=== Extrait de page ===

CONTRIBUTION : Pour une professionnalisation de la communication publique

Dans sa communication lors de la réunion hebdomadaire du Conseil des Ministres du jeudi 18 juillet 2024, le chef de l’Etat a exhorté le Gouvernement a être davantage à l’écoute des populations, à anticiper et à travailler dans la solidarité, par la mise en place d’une stratégie de communication coordonnée, cohérente, persuasive et offensive.
Cette déclaration du Président de la République marque de fait un tournant, pour ne pas dire un changement de paradigme en matière de communication publique, suite à la perte de pertinence des dispositifs communicationnels privilégiés jusqu’ici par les Autorités gouvernementales. Force est de reconnaître non seulement une réelle cacophonie dans la communication gouvernementale, mais également et surtout une réelle absence de pertinence des plans sectoriels de communication, confiés le plus souvent à des personnes ne disposant d’aucune compétence dans le domaine.
C’est ainsi que le Chef de l’Etat a jugé utile d’encadrer cette orientation en précisant les points de stratégie que sont la coordination de la communication, l’axe de mise en cohérence de la communication, l’axe stratégie de persuasion et la mise en place d’une stratégie proactive en lieu et place de la démarche réactive actuelle.
La nécessaire coordination de la communication gouvernementale relève de l’impératif de reconnaître désormais la place primordiale de la communication dans l’action gouvernementale, l’avancée des techniques de communication qui change les pratiques, la place des médias et les changements provoqués par l’introduction du digital dans la communication, mais également et surtout l’absence d’intégration de l’importance de l’image et de la place de la communication par les démembrements sectoriels de l’Etat.

=== Extrait de données ===

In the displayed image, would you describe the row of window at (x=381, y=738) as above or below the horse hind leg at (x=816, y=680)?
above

===
=== Extrait de données ===

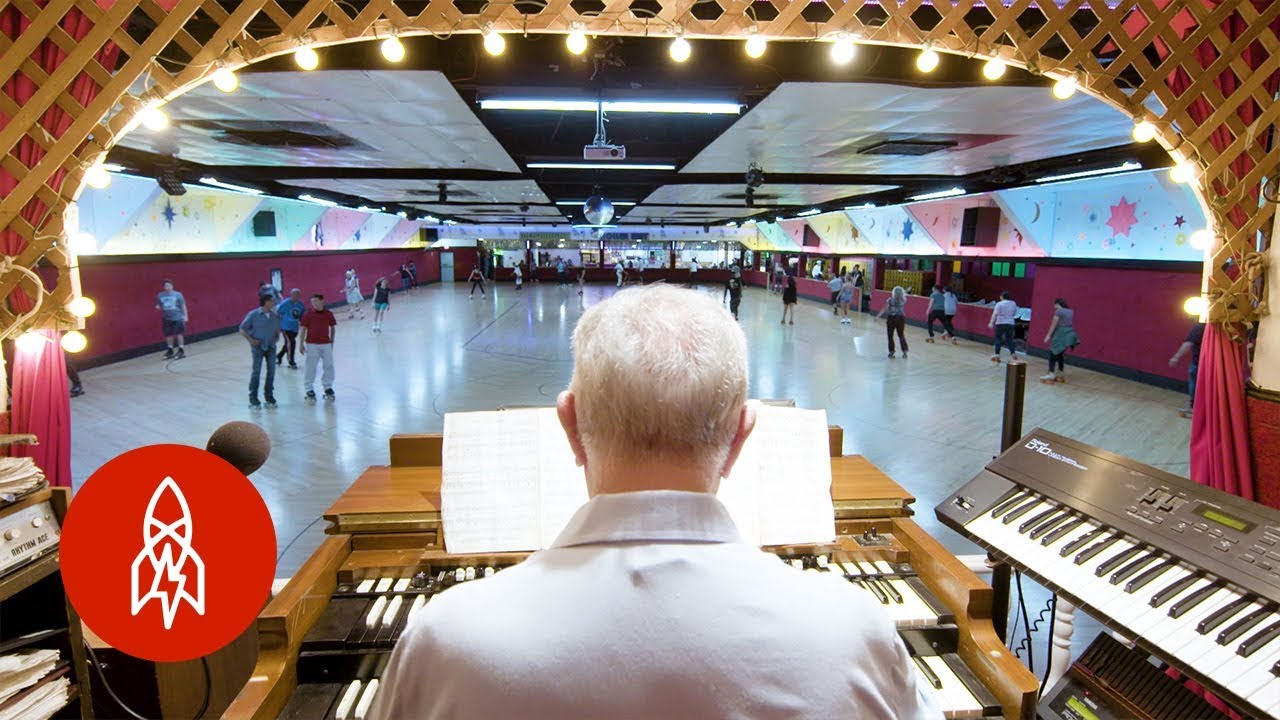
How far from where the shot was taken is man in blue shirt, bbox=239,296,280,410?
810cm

===

■ Énoncé de l'exercice
Selon l'extrait de page sur la communication publique, à quelle date le chef de l'État s'est-il exprimé lors de la réunion hebdomadaire du Conseil des Ministres ?

■ Réponse attendue
Le jeudi 18 juillet 2024.